(読む文章):
::::

ところで城郭は、徳川綱重・綱豊すなわち甲府家のとき、寛文四年(一六六四)破損箇所の大修理をおこない、将軍復古の寵をえた柳沢吉保が城主となった、宝永三年(一七〇六)にさらに修補増築し、市街をも整備した。この当時のことは「裏見寒話」「甲陽柳秘録」等に記されているが、吉里が入甲し、在城十五年に及んだので甲府はすこぶる繁栄したという。その後、享保九年(一七二四)柳沢氏大和郡山移封に際し、城の一部を破却し、さらに同十二年(一七二七)、城内大久保氏屋敷より出火、本丸以下諸櫓門悉く焼失して、その壮観を失った。以後は幕府財政の窮迫に伴い、修築も思うにまかせず、天保年間(一八三〇頃)、町人からの冥加金によって濠の泥さらい、一部の修復をおこなった程度で幕末に至った。

 維新に際しては、慶応四年(一八六八)三月五日、近藤勇の率いる甲州鎮撫隊の入城に先だち、東山道総督参謀板垣退助軍の先鋒が入城し、何らの抵抗もなく城は西軍の手中に帰した。

明治四年(一八七一)兵部省、翌年陸軍省所管となり、六年、内郭の請門を撤去し、濠を埋めて市街地とした。

同三十年(一八九七)中央線敷設のため、清水曲輪の一部を甲府駅とし、三十二年甲府中学校を置き三十七年舞鶴公園とし、大正六年(一九一七)県有地となった。なお県庁舎・議事堂は当時は迫手役所跡にあった。

::::

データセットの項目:
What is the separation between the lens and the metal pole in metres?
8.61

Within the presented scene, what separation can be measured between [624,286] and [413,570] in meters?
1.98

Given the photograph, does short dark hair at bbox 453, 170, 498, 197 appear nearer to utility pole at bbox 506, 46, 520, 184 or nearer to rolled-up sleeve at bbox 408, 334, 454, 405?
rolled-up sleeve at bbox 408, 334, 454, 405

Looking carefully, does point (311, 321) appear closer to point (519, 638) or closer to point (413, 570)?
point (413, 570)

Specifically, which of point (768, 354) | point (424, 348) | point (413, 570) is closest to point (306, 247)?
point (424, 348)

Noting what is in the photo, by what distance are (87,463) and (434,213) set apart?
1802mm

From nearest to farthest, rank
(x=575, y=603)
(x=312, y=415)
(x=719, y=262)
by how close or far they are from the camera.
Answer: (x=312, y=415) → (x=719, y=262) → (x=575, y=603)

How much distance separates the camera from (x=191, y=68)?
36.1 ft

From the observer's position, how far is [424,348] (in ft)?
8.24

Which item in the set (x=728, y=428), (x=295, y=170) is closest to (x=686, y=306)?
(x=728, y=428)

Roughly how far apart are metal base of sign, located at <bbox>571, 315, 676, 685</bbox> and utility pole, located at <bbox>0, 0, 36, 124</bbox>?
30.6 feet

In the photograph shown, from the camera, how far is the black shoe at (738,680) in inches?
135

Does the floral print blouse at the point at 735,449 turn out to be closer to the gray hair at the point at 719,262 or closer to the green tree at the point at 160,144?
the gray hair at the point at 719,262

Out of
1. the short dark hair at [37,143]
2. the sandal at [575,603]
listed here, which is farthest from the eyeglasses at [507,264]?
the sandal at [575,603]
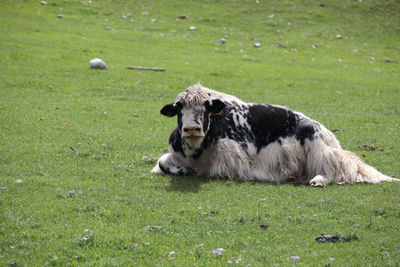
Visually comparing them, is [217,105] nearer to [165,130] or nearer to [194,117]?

::::

(課題の要件):
**a)** 城郭の沿革の文章によると、享保十二年の火災は城内のどこから出たか。
**b)** 城郭の沿革の文章から、「ところで城郭は、徳川綱重・綱」を含む語句で始まり「は当時は迫手役所跡にあった。」の後で終わる部分を、一字も変えずに書き写せ。

(課題別の解答):
**a)** 城内の大久保氏屋敷から出た。

**b)**
ところで城郭は、徳川綱重・綱豊すなわち甲府家のとき、寛文四年(一六六四)破損箇所の大修理をおこない、将軍復古の寵をえた柳沢吉保が城主となった、宝永三年(一七〇六)にさらに修補増築し、市街をも整備した。この当時のことは「裏見寒話」「甲陽柳秘録」等に記されているが、吉里が入甲し、在城十五年に及んだので甲府はすこぶる繁栄したという。その後、享保九年(一七二四)柳沢氏大和郡山移封に際し、城の一部を破却し、さらに同十二年(一七二七)、城内大久保氏屋敷より出火、本丸以下諸櫓門悉く焼失して、その壮観を失った。以後は幕府財政の窮迫に伴い、修築も思うにまかせず、天保年間(一八三〇頃)、町人からの冥加金によって濠の泥さらい、一部の修復をおこなった程度で幕末に至った。

 維新に際しては、慶応四年(一八六八)三月五日、近藤勇の率いる甲州鎮撫隊の入城に先だち、東山道総督参謀板垣退助軍の先鋒が入城し、何らの抵抗もなく城は西軍の手中に帰した。

明治四年(一八七一)兵部省、翌年陸軍省所管となり、六年、内郭の請門を撤去し、濠を埋めて市街地とした。

同三十年(一八九七)中央線敷設のため、清水曲輪の一部を甲府駅とし、三十二年甲府中学校を置き三十七年舞鶴公園とし、大正六年(一九一七)県有地となった。なお県庁舎・議事堂は当時は迫手役所跡にあった。